Where historians subside into embarrassed silence, novelists speak. In The Noise of Time, the different variants of the Lenin story are among many pointers to the fluidity of Shostakovich’s relations with his past: “These days, he no longer knew what version to trust. He lies like an eyewitness, as the story goes.” In an anecdote that frames the novel and is also repeated within it, three men drink a vodka toast on a wartime station platform: “one to hear, one to remember, and one to drink.” The Shostakovich of Barnes’s imagining includes all three: the barely surviving crippled alcoholic, limbless on his trolley, practising “a technique for survival”; the bespectacled listener who offers him vodka with egregious courtesy; and the anonymous witness, who disappears even from recollection after the desultory encounter.

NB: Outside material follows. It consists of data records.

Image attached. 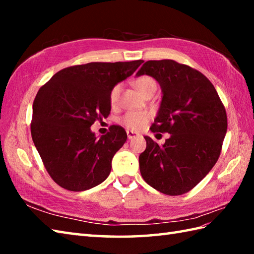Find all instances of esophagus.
<instances>
[{"label":"esophagus","instance_id":"34e87169","mask_svg":"<svg viewBox=\"0 0 254 254\" xmlns=\"http://www.w3.org/2000/svg\"><path fill=\"white\" fill-rule=\"evenodd\" d=\"M127 138H128V139H132V138H135L136 136H138L139 134H138L137 132L127 130Z\"/></svg>","mask_w":254,"mask_h":254}]
</instances>
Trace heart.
<instances>
[{"label":"heart","mask_w":254,"mask_h":254,"mask_svg":"<svg viewBox=\"0 0 254 254\" xmlns=\"http://www.w3.org/2000/svg\"><path fill=\"white\" fill-rule=\"evenodd\" d=\"M135 88L141 93L142 95H147L152 91H156L157 89V84H156L155 79L149 76H141L135 79L134 82ZM121 91V85L117 84L112 87L110 95H109V101L111 106H115L118 100L119 96H120ZM149 119V115L145 111H131L124 115L121 119V122L123 126H126L127 128L131 130H141V128L146 124L147 120Z\"/></svg>","instance_id":"b5f03b06"}]
</instances>
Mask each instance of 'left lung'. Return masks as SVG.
<instances>
[{
  "instance_id": "1",
  "label": "left lung",
  "mask_w": 254,
  "mask_h": 254,
  "mask_svg": "<svg viewBox=\"0 0 254 254\" xmlns=\"http://www.w3.org/2000/svg\"><path fill=\"white\" fill-rule=\"evenodd\" d=\"M149 75L163 90L150 131L169 133L163 146L149 136L139 155L145 182L167 195H181L195 187L218 160L227 132L225 107L209 79L174 60L145 62L137 76Z\"/></svg>"
}]
</instances>
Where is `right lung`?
<instances>
[{"label": "right lung", "instance_id": "right-lung-1", "mask_svg": "<svg viewBox=\"0 0 254 254\" xmlns=\"http://www.w3.org/2000/svg\"><path fill=\"white\" fill-rule=\"evenodd\" d=\"M143 62H91L65 67L37 93L31 137L48 174L63 189L85 191L109 176L112 158L126 143L127 132L111 126L98 139L90 127L109 116L113 86L131 76Z\"/></svg>", "mask_w": 254, "mask_h": 254}]
</instances>
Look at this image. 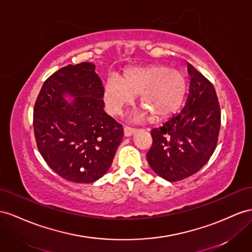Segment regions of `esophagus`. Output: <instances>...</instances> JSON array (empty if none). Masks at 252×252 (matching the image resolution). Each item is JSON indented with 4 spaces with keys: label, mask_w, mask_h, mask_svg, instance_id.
Listing matches in <instances>:
<instances>
[{
    "label": "esophagus",
    "mask_w": 252,
    "mask_h": 252,
    "mask_svg": "<svg viewBox=\"0 0 252 252\" xmlns=\"http://www.w3.org/2000/svg\"><path fill=\"white\" fill-rule=\"evenodd\" d=\"M124 132H125V136L128 137V136H131L132 134H134L135 132H136V128L131 127V126H125L124 127Z\"/></svg>",
    "instance_id": "1"
}]
</instances>
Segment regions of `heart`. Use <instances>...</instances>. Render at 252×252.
Masks as SVG:
<instances>
[{
  "label": "heart",
  "instance_id": "heart-1",
  "mask_svg": "<svg viewBox=\"0 0 252 252\" xmlns=\"http://www.w3.org/2000/svg\"><path fill=\"white\" fill-rule=\"evenodd\" d=\"M186 92L185 75L166 64H148L126 69L120 82L108 80L104 100L109 111L119 114L139 95L140 107L154 120L168 118L178 111Z\"/></svg>",
  "mask_w": 252,
  "mask_h": 252
}]
</instances>
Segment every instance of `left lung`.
Segmentation results:
<instances>
[{"instance_id": "1", "label": "left lung", "mask_w": 252, "mask_h": 252, "mask_svg": "<svg viewBox=\"0 0 252 252\" xmlns=\"http://www.w3.org/2000/svg\"><path fill=\"white\" fill-rule=\"evenodd\" d=\"M189 92L182 111L151 130L147 159L152 170L170 182L192 176L209 162L220 128V106L213 84L188 64Z\"/></svg>"}]
</instances>
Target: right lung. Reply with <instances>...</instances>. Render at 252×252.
I'll return each instance as SVG.
<instances>
[{"label": "right lung", "instance_id": "add662e5", "mask_svg": "<svg viewBox=\"0 0 252 252\" xmlns=\"http://www.w3.org/2000/svg\"><path fill=\"white\" fill-rule=\"evenodd\" d=\"M95 66L81 63L46 80L34 106L37 148L50 168L74 183H93L107 172L124 128L104 112V87ZM75 99L68 102L64 96Z\"/></svg>", "mask_w": 252, "mask_h": 252}]
</instances>
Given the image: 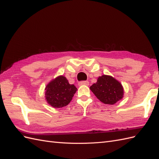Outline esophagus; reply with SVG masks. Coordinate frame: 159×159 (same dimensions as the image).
Here are the masks:
<instances>
[{
	"instance_id": "obj_1",
	"label": "esophagus",
	"mask_w": 159,
	"mask_h": 159,
	"mask_svg": "<svg viewBox=\"0 0 159 159\" xmlns=\"http://www.w3.org/2000/svg\"><path fill=\"white\" fill-rule=\"evenodd\" d=\"M79 86H89V82L88 81H81V82H79Z\"/></svg>"
}]
</instances>
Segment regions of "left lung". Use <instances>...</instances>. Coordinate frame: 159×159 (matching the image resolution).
<instances>
[{
    "mask_svg": "<svg viewBox=\"0 0 159 159\" xmlns=\"http://www.w3.org/2000/svg\"><path fill=\"white\" fill-rule=\"evenodd\" d=\"M90 89L105 104L114 105L122 99L124 95L122 84L113 77L106 75L98 77L97 83L93 84Z\"/></svg>",
    "mask_w": 159,
    "mask_h": 159,
    "instance_id": "8db88e82",
    "label": "left lung"
}]
</instances>
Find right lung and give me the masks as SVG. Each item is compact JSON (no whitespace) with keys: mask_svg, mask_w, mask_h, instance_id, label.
Returning a JSON list of instances; mask_svg holds the SVG:
<instances>
[{"mask_svg":"<svg viewBox=\"0 0 159 159\" xmlns=\"http://www.w3.org/2000/svg\"><path fill=\"white\" fill-rule=\"evenodd\" d=\"M77 90L73 84H69L65 77L58 76L45 87V99L52 107L61 108L70 103Z\"/></svg>","mask_w":159,"mask_h":159,"instance_id":"right-lung-1","label":"right lung"}]
</instances>
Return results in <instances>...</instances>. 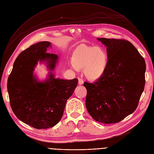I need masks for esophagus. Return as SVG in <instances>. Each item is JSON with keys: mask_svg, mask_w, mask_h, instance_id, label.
Listing matches in <instances>:
<instances>
[{"mask_svg": "<svg viewBox=\"0 0 154 154\" xmlns=\"http://www.w3.org/2000/svg\"><path fill=\"white\" fill-rule=\"evenodd\" d=\"M78 80H79V85H82L84 84V81L82 79L78 78Z\"/></svg>", "mask_w": 154, "mask_h": 154, "instance_id": "34e87169", "label": "esophagus"}]
</instances>
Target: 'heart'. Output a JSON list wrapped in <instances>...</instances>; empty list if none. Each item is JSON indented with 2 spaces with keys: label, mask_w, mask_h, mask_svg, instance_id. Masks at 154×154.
I'll return each mask as SVG.
<instances>
[{
  "label": "heart",
  "mask_w": 154,
  "mask_h": 154,
  "mask_svg": "<svg viewBox=\"0 0 154 154\" xmlns=\"http://www.w3.org/2000/svg\"><path fill=\"white\" fill-rule=\"evenodd\" d=\"M108 63V55L103 48L80 45L73 52L70 66L76 72L80 68L84 67L85 77L88 79L94 80L104 75Z\"/></svg>",
  "instance_id": "1"
}]
</instances>
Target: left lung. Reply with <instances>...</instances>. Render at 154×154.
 <instances>
[{"label":"left lung","instance_id":"8db88e82","mask_svg":"<svg viewBox=\"0 0 154 154\" xmlns=\"http://www.w3.org/2000/svg\"><path fill=\"white\" fill-rule=\"evenodd\" d=\"M107 47L108 66L94 83L84 82L85 106L97 122L114 124L133 113L144 90L145 63L137 48L124 39L97 38Z\"/></svg>","mask_w":154,"mask_h":154}]
</instances>
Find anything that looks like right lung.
Listing matches in <instances>:
<instances>
[{"label": "right lung", "instance_id": "right-lung-1", "mask_svg": "<svg viewBox=\"0 0 154 154\" xmlns=\"http://www.w3.org/2000/svg\"><path fill=\"white\" fill-rule=\"evenodd\" d=\"M49 42H39L22 51L15 59L8 78L7 91L14 114L37 129L51 128L60 120L67 100L74 93L78 79H55L52 71L57 55L47 52ZM46 61L51 72L43 82L33 75L38 62Z\"/></svg>", "mask_w": 154, "mask_h": 154}]
</instances>
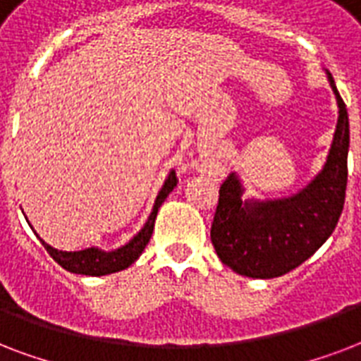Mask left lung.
I'll return each instance as SVG.
<instances>
[{"label":"left lung","mask_w":361,"mask_h":361,"mask_svg":"<svg viewBox=\"0 0 361 361\" xmlns=\"http://www.w3.org/2000/svg\"><path fill=\"white\" fill-rule=\"evenodd\" d=\"M329 85L339 105V120L326 166L305 188L282 200H245L235 173L228 175L219 192L211 226L214 250L239 275L275 279L311 258L339 222L348 167V113L331 73Z\"/></svg>","instance_id":"left-lung-1"}]
</instances>
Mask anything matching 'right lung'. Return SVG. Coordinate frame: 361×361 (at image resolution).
Returning <instances> with one entry per match:
<instances>
[{
    "mask_svg": "<svg viewBox=\"0 0 361 361\" xmlns=\"http://www.w3.org/2000/svg\"><path fill=\"white\" fill-rule=\"evenodd\" d=\"M178 178L175 175V171L169 173V177L166 178V183L161 186L160 194L156 197L154 207H152V212H150L147 224L142 226V230L137 233L130 243H126L124 247L116 248V250H111V252H103L99 248H85V250H79V252H63V250H58V248H52L50 245L41 239V243L47 248V252L54 258V262L63 267V269L71 271V273H77V275H90V276H102L109 275V273H116V271H122L126 267H130L133 262H135L141 252L145 250V247L149 245L150 237H152V230H154L156 214H158V209L166 201V197L173 192V188L177 186Z\"/></svg>",
    "mask_w": 361,
    "mask_h": 361,
    "instance_id": "right-lung-1",
    "label": "right lung"
}]
</instances>
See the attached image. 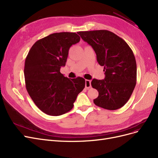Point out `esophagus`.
Segmentation results:
<instances>
[{"label":"esophagus","mask_w":158,"mask_h":158,"mask_svg":"<svg viewBox=\"0 0 158 158\" xmlns=\"http://www.w3.org/2000/svg\"><path fill=\"white\" fill-rule=\"evenodd\" d=\"M85 87L86 89H89L91 87V81L90 80H85Z\"/></svg>","instance_id":"obj_1"}]
</instances>
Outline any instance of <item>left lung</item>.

Not that Barnes’s purpose is anything to do with allegory. But The Noise of Time, largely based on memoirs (those collected by Elizabeth Wilson as well as Solomon Volkov’s) is a book about Shostakovich’s memories, rather than a straightforward fictional account of his life. Complaining that the Leningrad symphony doesn’t figure, or that Barnes omits Shostakovich’s work as a teacher of composition, or as a deputy of the Supreme Soviet (and a conscientious one) would be obtuse. It would be equally otiose to point out that as well as agonising over his new version of Lady Macbeth of Mtsensk, Shostakovich negotiated hard over the 1966 film version and insisted only the Kiev production was used. The Noise of Time is a distillation of experience into insomniac self-questioning, or the vertiginous doubt, otkhodnyak, that succeeds the temporary confidence of a vodka high. The mode is interior monologue, but in the third person sometimes used about themselves by particularly sensitive individuals alienated, lifelong, from their own lives.